→ Excerpted text:

Amelia lives somewhere so remote that no one will take Claire up the Amazon to get her there. No one except for Danny, a rugged, handsome boat captain who needs the work and who, as it turns out, used to actually work with Amelia, so he knows exactly how to find her. But the trip, he warns Claire, could be treacherous and he’s not in the business of shuttling tourists around. Claire is desperate and convinces him she won’t be a nuisance, and eventually she even finds herself working as part of Danny’s crew when one of his employees quits. As they try to track Amelia down to deliver her the letter she so urgently needs, they slowly but surely fall for each other.
Love on the Amazon is an adventure without any real adventure, which is its biggest flaw. One of the reasons that films like Romancing The Stone, Jungle Cruise, or any other movies about hapless folks trying to navigate a strange and exotic jungle, is that there is often a sense of danger lurking, the stakes are high enough to build tension (and also build on a budding romance). The inherent flaw with Love on the Amazon is that Hallmark movies don’t really allow for that kind of palm-sweating tension to build. When the ship runs aground, it’s a problem easily fixed. When it heads over some nasty rapids, the interior shots of Clair stumbling around the ship are more comical than threatening.

→ Task instructions:
1/ Answer these questions about the film review:
(a) Who agrees to take Claire up the Amazon?
(b) What does the review name as the film's biggest flaw?
(c) How does the review describe the problem of the ship running aground?
2/ Please carry on the film review of Love on the Amazon, starting right after its last sentence.

→ Dataset rows:
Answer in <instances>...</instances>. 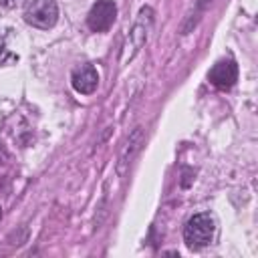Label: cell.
Masks as SVG:
<instances>
[{
    "instance_id": "obj_1",
    "label": "cell",
    "mask_w": 258,
    "mask_h": 258,
    "mask_svg": "<svg viewBox=\"0 0 258 258\" xmlns=\"http://www.w3.org/2000/svg\"><path fill=\"white\" fill-rule=\"evenodd\" d=\"M216 232V222L210 214H196L187 220L185 228H183V240L187 244V248L191 250H202L206 248Z\"/></svg>"
},
{
    "instance_id": "obj_2",
    "label": "cell",
    "mask_w": 258,
    "mask_h": 258,
    "mask_svg": "<svg viewBox=\"0 0 258 258\" xmlns=\"http://www.w3.org/2000/svg\"><path fill=\"white\" fill-rule=\"evenodd\" d=\"M151 24H153V10H151L149 6H143V8L139 10V16H137V20H135V24H133L129 36H127L121 62L131 60V58L137 54V50L145 44L147 34H149V30H151Z\"/></svg>"
},
{
    "instance_id": "obj_3",
    "label": "cell",
    "mask_w": 258,
    "mask_h": 258,
    "mask_svg": "<svg viewBox=\"0 0 258 258\" xmlns=\"http://www.w3.org/2000/svg\"><path fill=\"white\" fill-rule=\"evenodd\" d=\"M24 18L36 28H50L58 20V6L54 0H32L26 6Z\"/></svg>"
},
{
    "instance_id": "obj_4",
    "label": "cell",
    "mask_w": 258,
    "mask_h": 258,
    "mask_svg": "<svg viewBox=\"0 0 258 258\" xmlns=\"http://www.w3.org/2000/svg\"><path fill=\"white\" fill-rule=\"evenodd\" d=\"M115 16H117V6L113 0H97L87 16V24L91 30L103 32L115 22Z\"/></svg>"
},
{
    "instance_id": "obj_5",
    "label": "cell",
    "mask_w": 258,
    "mask_h": 258,
    "mask_svg": "<svg viewBox=\"0 0 258 258\" xmlns=\"http://www.w3.org/2000/svg\"><path fill=\"white\" fill-rule=\"evenodd\" d=\"M238 81V67L234 60H220L210 71V83L218 89H230Z\"/></svg>"
},
{
    "instance_id": "obj_6",
    "label": "cell",
    "mask_w": 258,
    "mask_h": 258,
    "mask_svg": "<svg viewBox=\"0 0 258 258\" xmlns=\"http://www.w3.org/2000/svg\"><path fill=\"white\" fill-rule=\"evenodd\" d=\"M71 83H73V89L81 95H91L97 85H99V75L95 71V67L91 64H83L79 69L73 71V77H71Z\"/></svg>"
},
{
    "instance_id": "obj_7",
    "label": "cell",
    "mask_w": 258,
    "mask_h": 258,
    "mask_svg": "<svg viewBox=\"0 0 258 258\" xmlns=\"http://www.w3.org/2000/svg\"><path fill=\"white\" fill-rule=\"evenodd\" d=\"M141 137H143V129H141V127H137V129L129 135V141L125 143V147H123V151H121V155H119V163H117V173H119V175H123L125 169H127V165L131 163L135 151H137L139 145H141Z\"/></svg>"
},
{
    "instance_id": "obj_8",
    "label": "cell",
    "mask_w": 258,
    "mask_h": 258,
    "mask_svg": "<svg viewBox=\"0 0 258 258\" xmlns=\"http://www.w3.org/2000/svg\"><path fill=\"white\" fill-rule=\"evenodd\" d=\"M6 32H8V30L0 32V64L18 60V54L12 52V50H8V44H6V36H8V34H6Z\"/></svg>"
},
{
    "instance_id": "obj_9",
    "label": "cell",
    "mask_w": 258,
    "mask_h": 258,
    "mask_svg": "<svg viewBox=\"0 0 258 258\" xmlns=\"http://www.w3.org/2000/svg\"><path fill=\"white\" fill-rule=\"evenodd\" d=\"M20 0H0V4L2 6H6V8H12V6H16Z\"/></svg>"
},
{
    "instance_id": "obj_10",
    "label": "cell",
    "mask_w": 258,
    "mask_h": 258,
    "mask_svg": "<svg viewBox=\"0 0 258 258\" xmlns=\"http://www.w3.org/2000/svg\"><path fill=\"white\" fill-rule=\"evenodd\" d=\"M0 218H2V210H0Z\"/></svg>"
}]
</instances>
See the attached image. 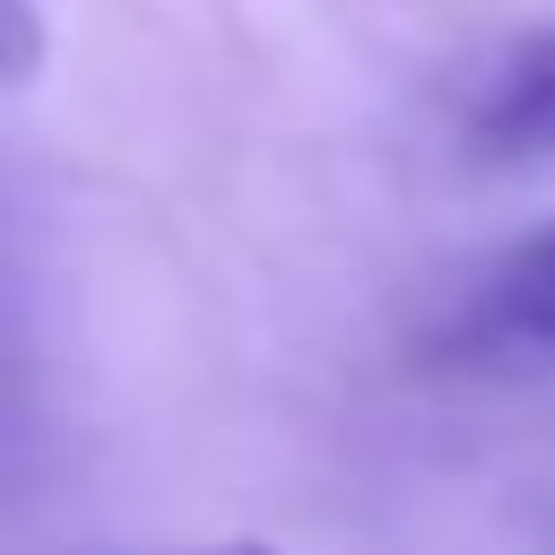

→ Replies:
1/
(a) Danny, a boat captain who used to work with Amelia.
(b) It is an adventure without any real adventure.
(c) It is a problem easily fixed.

2/
The film is not necessarily supposed to convey real peril, but without it, there’s a sense that all of Claire’s desperation and struggles to reach her sister are just annoyances rather than adventures. And while the characters themselves are perfectly pleasant, you never get a sense of genuine romantic chemistry between Danny and Claire (for much of the movie, I assumed Danny and Amelia might have had a romantic connection but, again, this is Hallmark and that would be complicating things too much), so while a happy ending was inevitable, it was also just kinda meh.